Zrada: We’ve been playing together since fourth grade, most of us. We’rea tight-knit group and I think that experience helps us. So I wouldn’t want to play with anyone else.
The Sun: Politically correct and a good answer.
Zrada: [Laughs] Yeah, Vinnie Caprarola, Nick Cartwright-Atkins, Brian McMonagle, me and Tommy Londres or Akhil Giri.
The Sun: Ok now we’re playing a pick-up game and everyone from South Jersey is there. Who are you picking with the top pick?
Zrada: One player? I think I’m going with Nick Cartwright-Atkins, honestly. I think we complement each other. I’m a guard, he plays underneath. He plays good defense, he’s great all-around.
The Sun: Hollywood is making a movie of your high school career. Who are they casting to play you?
Zrada: Hmm, my favorite actor is Leonardo DiCaprio so I’m going to go with him.
The Sun: He played a high school basketball player in “The Basketball Diaries” so that works.
Zrada: Hopefully he has some basketball skills.
The Sun: OK, we’re still casting the movie. Who should we cast to play your girlfriend?
Zrada: Margot Robbie. And that’s actually his girlfriend in “The Wolf of Wall Street.”
The Sun: So I guess I don’t have to ask what your favorite movie is.
The Sun: Are you playing basketball in college?
Zarada: I don’t believe so, I don’t think so. I’m actually interested in the University of Miami, where my sister (Corinne) goes. I’m thinking of bigger Southern schools, or academic schools.
The Sun: [Points to Clemson hat].
Zrada: I applied to Clemson, I’m still waiting to hear back.
The Sun: Would you want to try to walk on at a bigger school?
Zrada: If the opportunity was there, I’d definitely consider it because I love basketball. But if I don’t end up playing, whether it’s walking on or going to a smaller school, I’d definitely play club or intramural, 100 percent. I’m not putting down the basketball forever.
The Sun: Favorite subject?
Zrada: Probably English, honestly. I enjoy writing. I don’t enjoy math. More of an English/History guy.
The Sun: Favorite teacher?
Zrada: I have two actually. Mr. (Lorenzo) Eagles, I had him my sophomore year and he’s also the JV coach. And Mr. (Richard) Thompson, I had him my sophomore and junior year for English.
The Sun: Who is your funniest teammate?
Zrada: Hmm, I have to give that award to Nick or Vinnie.
The Sun: Who is the smartest person on the team?
Zrada: Akhil Giri or Tommy Londres.
The Sun: Do you have a best friend?
Zrada: I like them all, I don’t want to choose.
The Sun: You’re smart, you should go into politics.
How far do you think this Moorestown team can go?

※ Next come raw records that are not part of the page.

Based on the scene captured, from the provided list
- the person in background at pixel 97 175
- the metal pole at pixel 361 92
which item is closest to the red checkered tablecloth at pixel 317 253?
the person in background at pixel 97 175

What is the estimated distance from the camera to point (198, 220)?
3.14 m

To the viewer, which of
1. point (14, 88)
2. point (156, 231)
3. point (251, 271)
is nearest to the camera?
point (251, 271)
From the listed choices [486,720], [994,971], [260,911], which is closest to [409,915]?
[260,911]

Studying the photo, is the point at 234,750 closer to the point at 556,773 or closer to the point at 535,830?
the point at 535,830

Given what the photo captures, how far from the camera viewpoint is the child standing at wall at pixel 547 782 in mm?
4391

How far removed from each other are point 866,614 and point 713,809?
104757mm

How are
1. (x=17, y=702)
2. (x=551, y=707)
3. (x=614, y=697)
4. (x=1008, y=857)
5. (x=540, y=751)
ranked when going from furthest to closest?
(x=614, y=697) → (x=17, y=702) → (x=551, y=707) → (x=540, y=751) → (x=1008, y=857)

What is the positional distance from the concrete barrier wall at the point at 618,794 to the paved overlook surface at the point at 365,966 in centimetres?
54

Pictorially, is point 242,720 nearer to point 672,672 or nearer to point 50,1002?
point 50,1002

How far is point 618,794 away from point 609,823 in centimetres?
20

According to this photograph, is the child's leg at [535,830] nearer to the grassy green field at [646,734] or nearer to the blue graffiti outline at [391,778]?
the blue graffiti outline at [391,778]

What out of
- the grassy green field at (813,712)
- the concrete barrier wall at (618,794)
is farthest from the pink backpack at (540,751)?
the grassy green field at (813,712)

Zrada: I think we can go very far, to be honest. Last year it was a tough loss at the end, the sectional championship, we had it and then lost in overtime. That left a bitter taste in our mouths so hopefully we’re coming back for revenge, to redeem ourselves. That motivates us, and we’ve been playing together for a long time, a lot of years since we were little, so that’ll help us. This is the last run for a lot of us.
The Sun: Last question — you’re in the state championship game, they’re announcing the lineups, and you get to pick the song to come out to. What are you picking?
Zrada: I have thought about this. I would play “We Will Rock You,” by Queen. I think that’d be awesome, with everyone banging on the bleachers (to the beat). I think that’d be a good hype (song).